Why Cruz’s antics will help Trump with millennials

Why would the Trump campaign allow Ted Cruz to speak without pledging to endorse beforehand?

It’s simple. Either way, Donald Trump wins. If Cruz endorses, Trump secures the base. If Cruz makes the speech all about himself and stiffs Trump, Trump wins over people who dislike Cruz.

Want to know which group is bigger?

According to the last poll in the RealClearPolitics average, twice as many voters have an unfavorable view of Cruz than have a favorable view of him — 58 percent to 29 percent. Among millennials and moderates, those numbers are even higher.
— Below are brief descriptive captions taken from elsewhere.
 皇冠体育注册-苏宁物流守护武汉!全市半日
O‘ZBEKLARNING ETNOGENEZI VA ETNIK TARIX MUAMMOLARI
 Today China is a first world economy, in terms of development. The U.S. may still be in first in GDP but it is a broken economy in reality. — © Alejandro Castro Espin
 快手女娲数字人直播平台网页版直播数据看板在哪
If you’re Trump, wouldn’t you choose the 58 percent, especially when the vast majority of the 29 percent is already voting for you?

Cruz’s non-endorsement of Trump sends a message to these 58 percent: Trump is independent of Cruz’s flat-earth politics.
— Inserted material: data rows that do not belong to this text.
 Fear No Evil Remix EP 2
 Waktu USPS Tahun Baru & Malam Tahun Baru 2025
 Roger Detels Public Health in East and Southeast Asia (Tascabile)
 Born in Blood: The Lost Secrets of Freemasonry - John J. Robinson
In many ways, Cruz embodies much of what millennials can’t stand about the Republican Party: pointlessly disagreeable, preachy, absolutist, too connected to Wall Street, and disconnected from real-world problems.

While millennial favorability of Trump has been very, very low, the fact that Cruz the curmudgeon hates Trump might make some millennials take a second look. Trump’s open views on social issues and his non-ideological approach to policy provide a stark contrast to Cruz.

And clearly, this contrast was one Trump wanted to exhibit on national television.

In some ways, Trump allowing Cruz to diss him was the beginning of his pivot to the general election. He wanted to show moderates, millennials, and anti-Hillary Democrats that he isn’t tied to polarizing GOP figures.

One has to wonder: Does Trump wish Jeb Bush would have delivered a convention speech too?

From a polling perspective, Trump is smart to distance himself from the Bushes and from Cruz. It goes to show that GOP disunity can be an advantage for Trump if it dis-unites him from the party’s most unpopular policies and politicians.